Google has perhaps gone the furthest in the reconsideration of CAP with its Spanner database, which is intended to replace BigTable across a wide range of Google applications. Spanner is a globally distributed database providing not just strong data consistency, but also true multi-row ACID transactions like its SQL cousins.
The future of NoSQL
Databases are undergoing a sort of Cambrian explosion, with many new approaches being explored after decades of relative stability. The experimentation with new data models and query languages has been particularly broad and exciting.
Though no standards have emerged, it seems like key-value is emerging as a ubiquitous model, as is the “document” concept of hierarchical data. It’s likely that, as applications and languages evolve, this experimentation will continue and there will be a broad array of data models represented in the next generation of NoSQL databases.
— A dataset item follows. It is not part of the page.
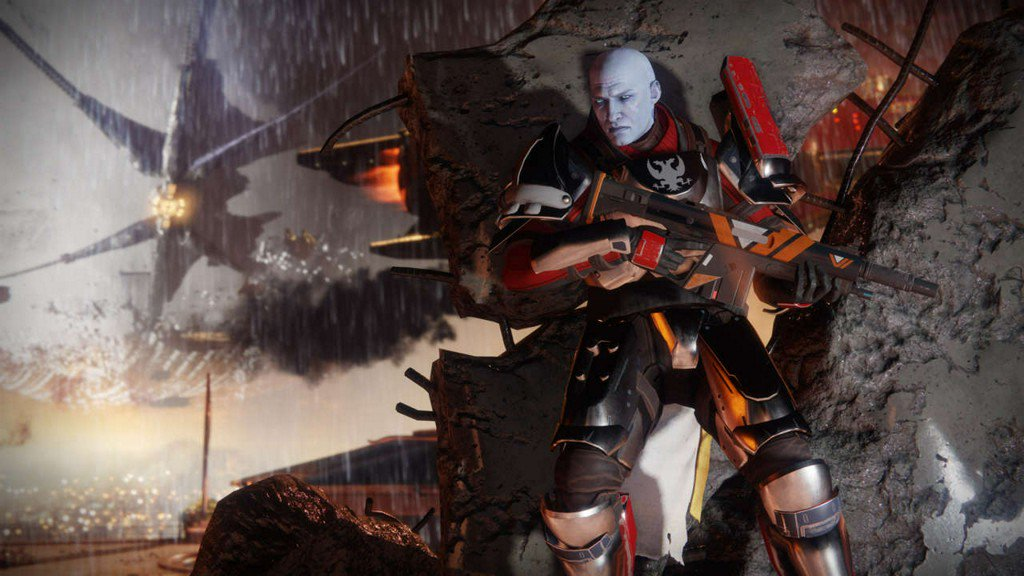 #Destiny2 is free for PS Plus members right now https://t.co/dAOk8gMBNe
Sacrificing strong consistency (and therefore ACID transactions) seems to have been too hasty. Transactions, which have been part of SQL databases for decades, allow applications to both deal with concurrent client access and build robust abstractions. This is evident in that there are several NoSQL companies starting to head toward adding transactional features to their solutions. For some time, NoSQL vendor MarkLogic has had multi-statement transactions, where they write and lock data with a two-phase commit. And DataStax, the company behind Cassandra, recently added Compare-and-Swap operations (calling them “lightweight transactions”) as part of its 2.0 release.
Google was seen leading the way in NoSQL when it introduced BigTable as an alternative to relational systems that were hard to scale and required exotic and expensive hardware. But as Google observed, building systems without transactional guarantees is difficult, even for the most experienced of engineers.
It seems as though Google is yet again redefining NoSQL with F1, a layer on top of the Spanner NoSQL database that adds a SQL data model and query language. This points to an exciting future for NoSQL databases. Next-gen NoSQL systems will continue to employ shared-nothing, distributed architectures with fault tolerance and scalability, but they may follow in Google’s footsteps by aggressively exploring strong consistency with transactional guarantees.
Dave Rosenthal is cofounder of FoundationDB, a NoSQL database company.